In spite of its critics, art music has revealed significant social benefits. There is good evidence that music education for children improves academic performance and can influence creativity, imagination and self-expression. The widely copied El Sistema music program in Venezuela trains disadvantaged children destined for a life of crime. A study that piped classical music into London Underground stations in dangerous suburbs, showed a significant reduction in robberies, assaults and vandalism. Music therapy is well established in drug and alcohol rehabilitation, mental illness and physical disabilities, and studies have shown that newborn babies undergoing painful procedures did better with Mozart in the background.

But ultimately, music is an entry to a private emotional, reflective, and numinous experience. Music celebrates life and love and provides solace in loss, and happiness in times of joy. The great compositions are emotional representations in sound, often changing at high speed. Mozart can arouse supreme happiness followed by sadness several bars later. Schubert conveys his reflections on life and death, often miniaturised in song. Beethoven energises listeners and arouses a sense of mastery. He also invites reflection by compelling us to listen with concentration, especially during slow movements such as the first movement of the Moonlight Sonata, when time seems suspended.

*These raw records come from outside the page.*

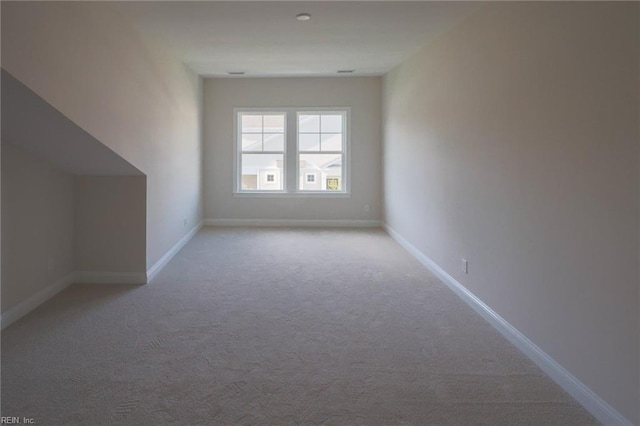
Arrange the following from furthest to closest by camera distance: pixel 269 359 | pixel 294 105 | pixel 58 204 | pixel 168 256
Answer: pixel 294 105 → pixel 168 256 → pixel 58 204 → pixel 269 359

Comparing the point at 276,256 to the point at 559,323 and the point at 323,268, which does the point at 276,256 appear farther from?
the point at 559,323

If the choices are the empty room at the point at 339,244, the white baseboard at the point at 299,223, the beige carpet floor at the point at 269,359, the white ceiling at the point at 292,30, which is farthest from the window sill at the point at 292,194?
the beige carpet floor at the point at 269,359

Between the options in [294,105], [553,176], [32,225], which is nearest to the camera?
[553,176]

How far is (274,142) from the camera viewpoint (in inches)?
288

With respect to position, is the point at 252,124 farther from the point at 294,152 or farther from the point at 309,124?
the point at 309,124

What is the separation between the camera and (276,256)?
505cm

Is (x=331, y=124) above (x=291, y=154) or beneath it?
above

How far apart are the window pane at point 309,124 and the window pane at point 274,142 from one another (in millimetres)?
379

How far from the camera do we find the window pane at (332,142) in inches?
288

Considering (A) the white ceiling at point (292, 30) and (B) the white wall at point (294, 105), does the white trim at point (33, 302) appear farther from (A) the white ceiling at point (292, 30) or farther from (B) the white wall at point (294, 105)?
(B) the white wall at point (294, 105)

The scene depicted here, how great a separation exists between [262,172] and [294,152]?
697mm

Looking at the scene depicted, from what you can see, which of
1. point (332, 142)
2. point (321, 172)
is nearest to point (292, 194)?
point (321, 172)

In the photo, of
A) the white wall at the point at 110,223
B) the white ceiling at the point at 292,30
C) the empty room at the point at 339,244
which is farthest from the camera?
the white wall at the point at 110,223

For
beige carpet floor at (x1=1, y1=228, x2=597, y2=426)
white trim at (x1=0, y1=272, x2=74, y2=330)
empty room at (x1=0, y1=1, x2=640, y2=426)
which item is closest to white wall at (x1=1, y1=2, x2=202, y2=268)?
empty room at (x1=0, y1=1, x2=640, y2=426)
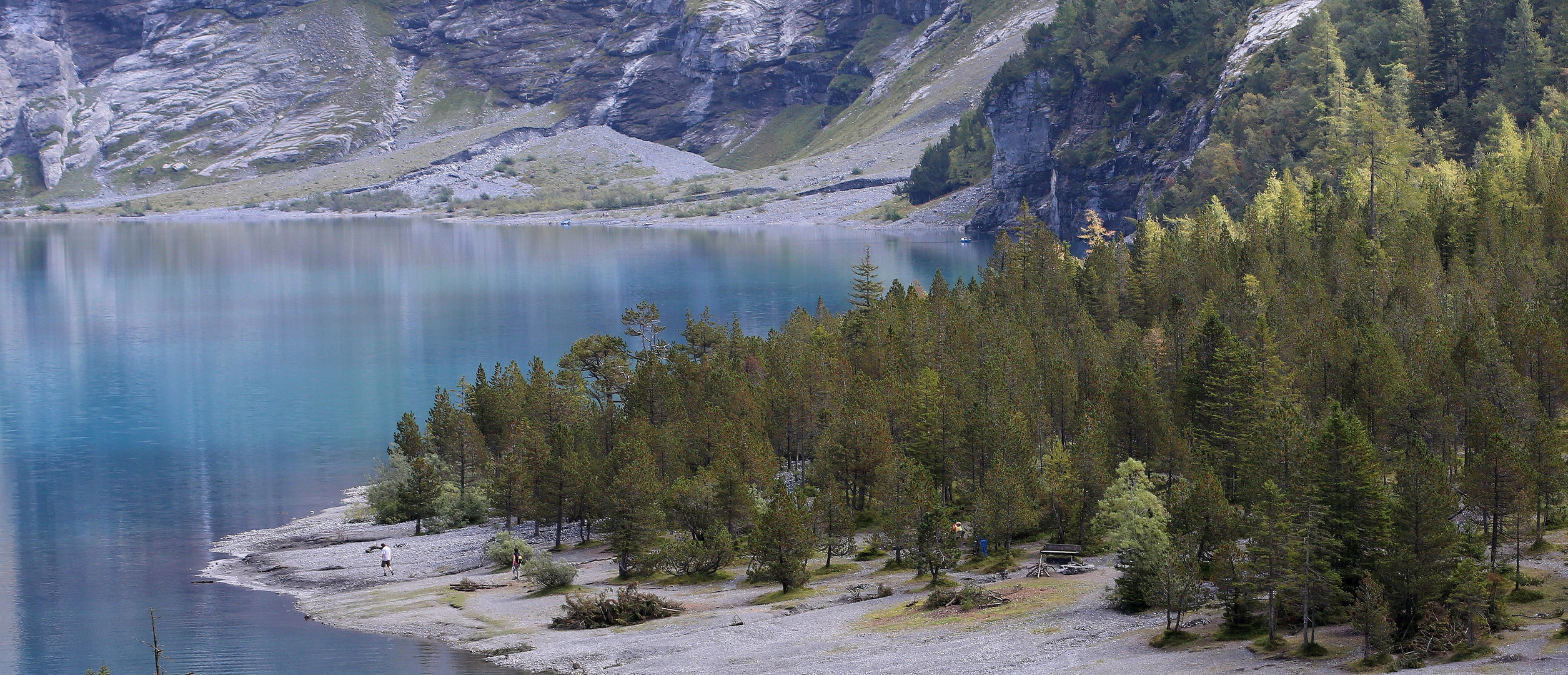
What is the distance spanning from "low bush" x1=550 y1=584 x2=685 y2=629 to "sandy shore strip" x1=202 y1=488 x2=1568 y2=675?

For today’s audience, Mahler has particular relevance with his expansive landscape of social concerns and search for existential meaning.

Of all the arts, music imparts the most direct form of emotional expression without restraint. Moreover, the emotion can be tangible immediately, when the sound seems to hit the skin. Music can offer consolation by identifying painful, deeply buried feelings or stimulating catharsis, even without specific associations. In these respects, it might be considered a form of therapy. Many people are not aware that appreciation for art music requires only a small investment of exposure and focused attention. However, our age of hectic work, child management schedules, social media and Netflix leave little free time.

In today’s frenetic world, art music offers a restorative oasis as well as an abundant cultural treasure.